* **問題文 1**
次の(a)〜(c)が下の抜粋の内容と一致するかを「はい」か「いいえ」で答え、それぞれ決め手となる抜粋中の語句をそのまま引用してください。(a) ラガルド総裁は、今回の決定が全会一致だったと明かした。(b) フォワードガイダンスは前回から変更された。(c) ラガルド総裁は、すでに中立金利に達していると述べた。

* **読解用抜粋**
声明では、「インフレ鈍化のプロセスは軌道に乗っている。概ね、スタッフの予測通りに進展しており、今年のうちにECBの中期目標である2%に回帰する見込みだ。基調的なインフレの指標は目標が持続的に達成されると示唆している」とあります。前回12月には「概ね・・・見込みだ」の一文はなかったので、今回は「今年のうちに」と自信を深めた格好です。
フォワードガイダンスは「会合ごとにデータを分析して適切な金融政策を決定する」「特定の政策金利の軌道にコミットしているわけではない」とあり、前回と同様でした。
ラガルド総裁は会見で、「向かっている方向は明らか」と述べ、今回の決定は全会一致だったと明かしました。また、「製造業が縮小を続ける一方で、サービス業は拡大している。ただ、消費者信頼感は脆弱であり、実質所得は増加しているものの消費を大幅に増やす状況にはないようだ」と説明しました。
ラガルド総裁は、「われわれは中立金利に達していない。利下げをどこで止めるかの議論は全く時期尚早だ」とも述べました。

* **行一覧**
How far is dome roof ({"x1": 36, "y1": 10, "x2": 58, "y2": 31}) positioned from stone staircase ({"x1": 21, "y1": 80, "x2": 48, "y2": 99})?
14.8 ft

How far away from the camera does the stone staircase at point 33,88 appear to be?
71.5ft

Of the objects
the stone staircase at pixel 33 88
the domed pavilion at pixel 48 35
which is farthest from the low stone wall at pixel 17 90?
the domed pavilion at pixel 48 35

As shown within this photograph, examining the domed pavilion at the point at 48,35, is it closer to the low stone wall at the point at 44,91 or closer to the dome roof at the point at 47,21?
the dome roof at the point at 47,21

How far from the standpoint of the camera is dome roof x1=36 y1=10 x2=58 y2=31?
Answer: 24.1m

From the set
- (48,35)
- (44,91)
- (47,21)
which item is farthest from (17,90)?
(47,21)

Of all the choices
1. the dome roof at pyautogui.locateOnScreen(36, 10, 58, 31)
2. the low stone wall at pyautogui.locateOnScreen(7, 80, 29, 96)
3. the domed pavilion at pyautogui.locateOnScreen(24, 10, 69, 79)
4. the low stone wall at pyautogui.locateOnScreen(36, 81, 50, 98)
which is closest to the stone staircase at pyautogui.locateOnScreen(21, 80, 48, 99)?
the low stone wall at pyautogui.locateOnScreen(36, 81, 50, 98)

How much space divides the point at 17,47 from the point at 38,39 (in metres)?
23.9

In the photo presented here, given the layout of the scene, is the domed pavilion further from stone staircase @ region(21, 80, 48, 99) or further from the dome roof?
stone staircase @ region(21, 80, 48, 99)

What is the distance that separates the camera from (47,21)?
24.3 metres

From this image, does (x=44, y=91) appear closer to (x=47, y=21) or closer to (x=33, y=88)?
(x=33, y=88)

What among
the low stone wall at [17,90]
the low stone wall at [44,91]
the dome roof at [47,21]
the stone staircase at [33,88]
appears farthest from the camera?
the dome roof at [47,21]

* **問題文 2**
上の行一覧から、「From this image, does」を含む行で始まり一覧の最後の行で終わる部分を、両端の行も含めて一字一句変えずに抜き出してください。

* **模範解答 1**
(a) はい。「今回の決定は全会一致だったと明かしました」
(b) いいえ。「前回と同様でした」
(c) いいえ。「われわれは中立金利に達していない」

* **模範解答 2**
From this image, does (x=44, y=91) appear closer to (x=47, y=21) or closer to (x=33, y=88)?
(x=33, y=88)

What among
the low stone wall at [17,90]
the low stone wall at [44,91]
the dome roof at [47,21]
the stone staircase at [33,88]
appears farthest from the camera?
the dome roof at [47,21]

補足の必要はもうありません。